▶ _EXCERPT PROVIDED_:
◇ ◇ ◇ ◇ ◇ ◇ ◇

How can governments and investors be held to account for land deals in Africa?
 
by Sofia Monsalve Suarez and Ruth Hall 
 
This is the question addressed by researchers and activists at a recent IDRC Workshop on Large-scale Land Acquisitions (LSLAs) and Accountability in Africa, in Dakar, Senegal on 24-25 November 2015.  
 
The work was prompted by the rise in large-scale land acquisitions or ‘land grabs’ across many countries in sub-Saharan Africa — often dubbed Africa’s Land Rush — over the past seven years. Several international guidelines now exist stipulating how people rights should be secured in the face of such land acquistions, and the responsibilities of states and investors vis-à-vis rural communities.
 
Starting from a wide consultative meeting with civil society and research organisations in Accra in September 2012, IDRC programme leaders Ramata Thioune and Adrian Di Giovanni have over the past few years built an impressive funded programme to respond to the rush for land and other natural resources in Africa. The current programme that IDRC supports consists of 5 action research projects across 10 countries in West, East and Southern Africa.

◇ ◇ ◇ ◇ ◇ ◇ ◇

▶ _REQUIRED TASKS_:
a: In the excerpt on land deals in Africa, where and on what dates was the workshop held?
b: From the excerpt on land deals in Africa, repeat word for word the stretch that opens with the words containing "Starting from a" and closes with "and Southern Africa.".
The data that comes next is separate material with no tie to the excerpt on land deals.

▶ _DATA BELOW_:

◇ ◇ ◇ ◇ ◇ ◇ ◇

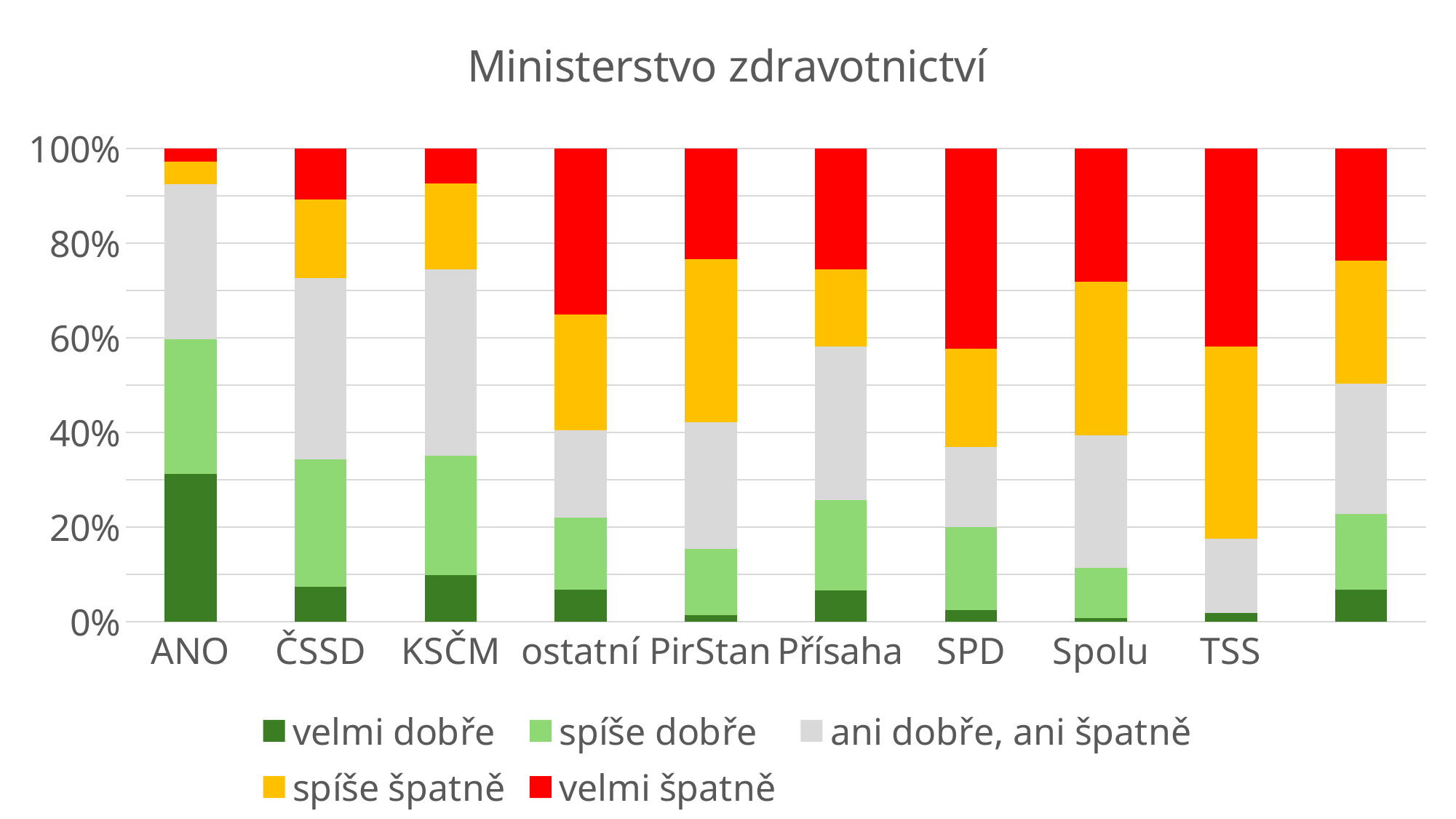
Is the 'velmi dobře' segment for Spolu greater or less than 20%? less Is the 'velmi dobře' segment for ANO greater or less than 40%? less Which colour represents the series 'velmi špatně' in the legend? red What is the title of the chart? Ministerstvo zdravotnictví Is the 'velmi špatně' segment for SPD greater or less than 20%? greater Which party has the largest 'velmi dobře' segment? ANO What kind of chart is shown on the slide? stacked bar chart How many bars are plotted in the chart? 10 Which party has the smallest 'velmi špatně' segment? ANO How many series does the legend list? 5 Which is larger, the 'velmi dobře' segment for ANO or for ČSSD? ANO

◇ ◇ ◇ ◇ ◇ ◇ ◇

▶ _OUTPUTS IN ORDER_:
a: In Dakar, Senegal, on 24-25 November 2015.

b:
Starting from a wide consultative meeting with civil society and research organisations in Accra in September 2012, IDRC programme leaders Ramata Thioune and Adrian Di Giovanni have over the past few years built an impressive funded programme to respond to the rush for land and other natural resources in Africa. The current programme that IDRC supports consists of 5 action research projects across 10 countries in West, East and Southern Africa.